A story of our times, Annie Zaidi's new novel takes us into a peaceful town where bigots are using history as ammo to fuel hate
Annie Zaidi
Writing the novel was a part of a process of figuring out what was running in the nerves of that town."
Zaidi, who recently won the prestigious Nine Dots Prize for her essay Bread, Cement, Cactus, is no stranger to the art of storytelling—her previous fiction includes Gulab and Love Stories # 1 to 14. But, with this novel, she uses the power of her unflinching prose, to show us a mirror to our society. "I think writers are almost always heavily invested in their own times," she says. "I only know that it [her novel] derives from the times I'm living in, and from places and things I've witnessed." It's also about history, she says, and how we derive our sense of ourselves from the stories we've been told about who 'we' are. "History can turn into a source of local pride, or it can turn into ammunition that feeds conflicts centuries after they should have ceased to matter."

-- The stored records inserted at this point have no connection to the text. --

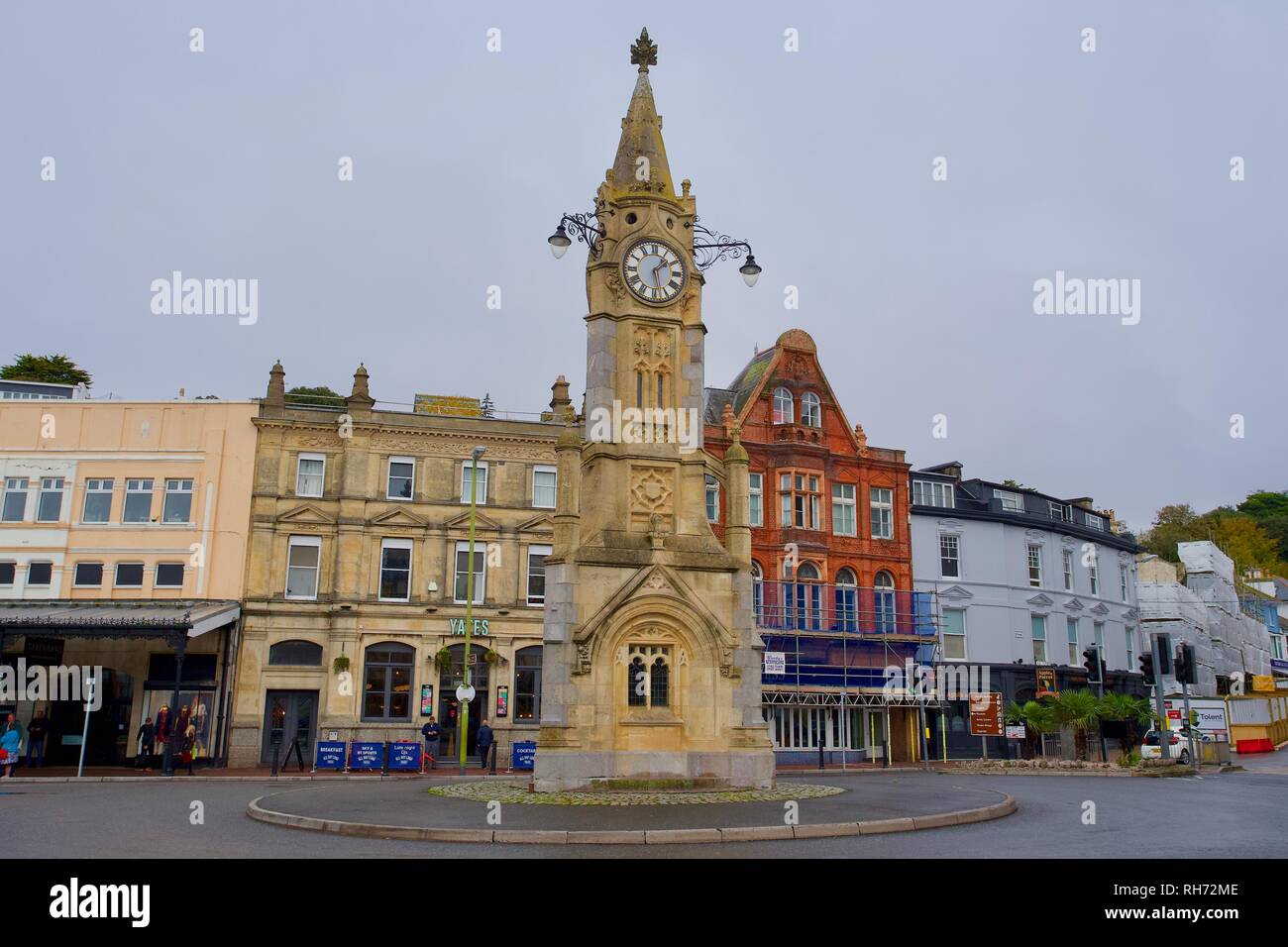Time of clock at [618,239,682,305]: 1:28
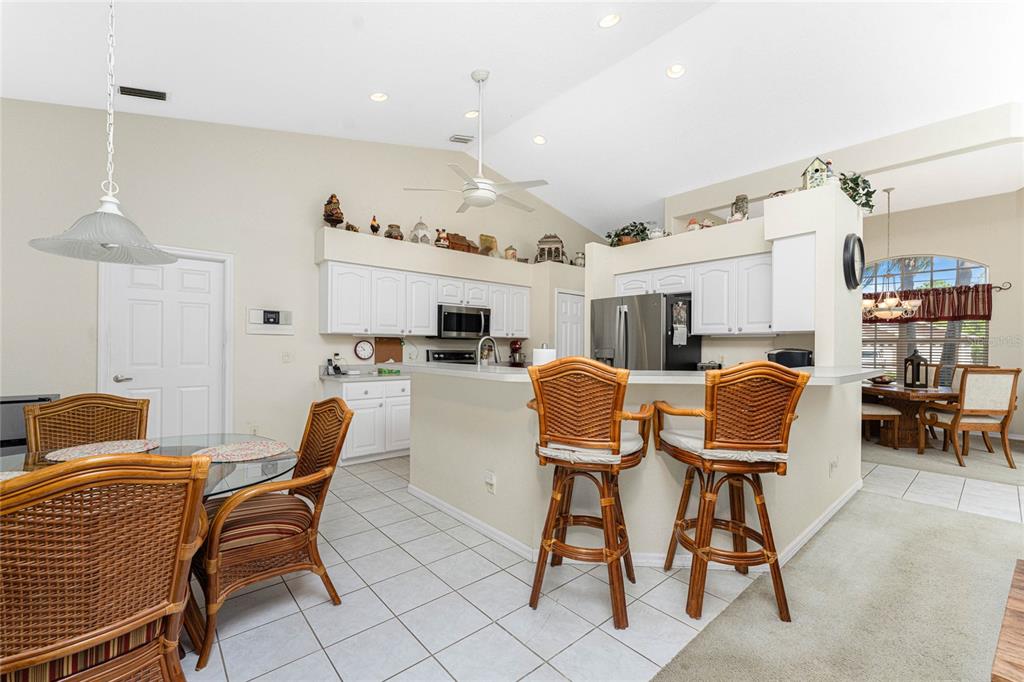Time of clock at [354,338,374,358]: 10:42
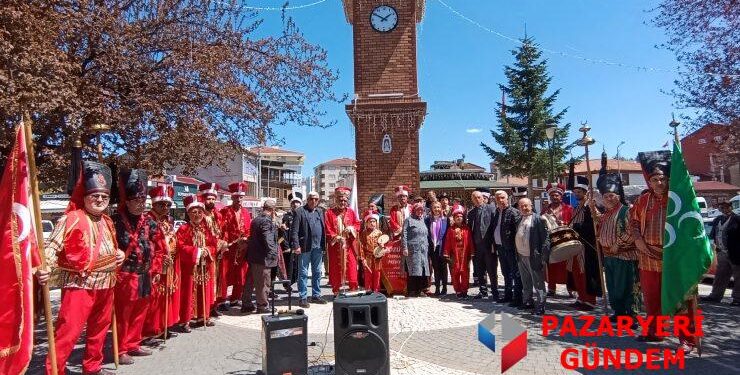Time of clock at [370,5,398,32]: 1:50
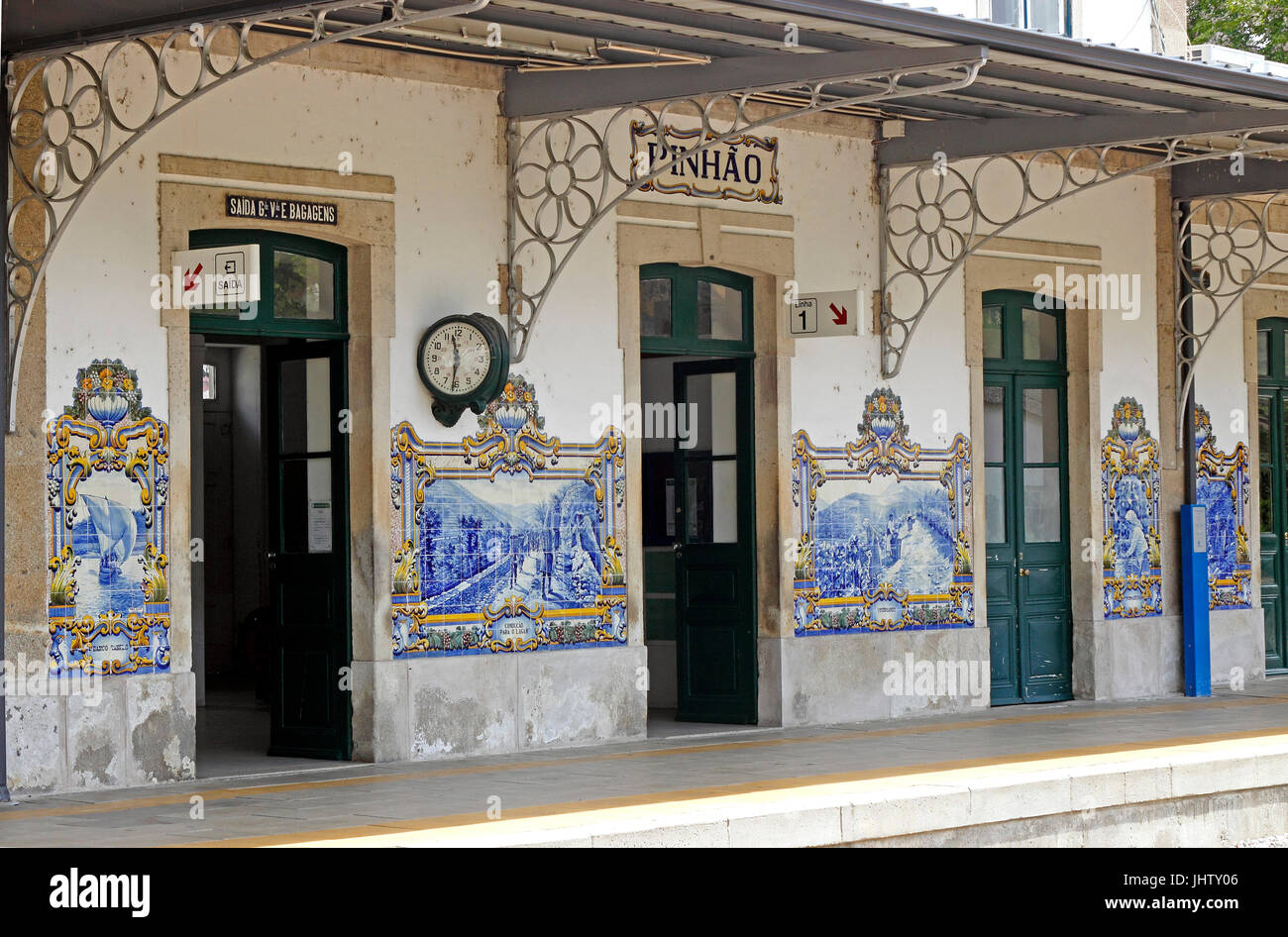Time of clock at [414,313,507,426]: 11:31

Her narrative is brimming with voices—a collection of soliloquies—with every character telling us the story, sometimes of the same event, from their point of view. The idea, she says, was not to represent or justify any character's actions. "What I did want to do is capture, as accurately as possible, the sort of arguments I've heard from people, and what these arguments do to them—to their own soul, to their families, before they start to hurt others. I did choose the device of the internal monologue though, perhaps because I wanted to hear how these characters must talk to themselves. The thing about disturbing outcomes is that they usually come from a place of internal disturbance, and usually the sources of this disquiet turn out to be far removed from what is stated in public," says Zaidi. Her favourite is Fareeda, a young Muslim girl, orphaned as a child, who vows to look after her grandfather's estate, because she fears her brother doesn't want anything to do with it. "She is a wise, spirited child—the sort of girl you want to people the world with," she says.
The book began as a short story, but a writer friend looked at it and told Zaidi, "there was something bigger here. So I kept adding more perspectives. It's taken about three years," she says.
At the end, we only see the prelude, and maybe that's the relief this novel needs. Because, through Zaidi's characters, we see the forces that are coming, and none of them bring good news.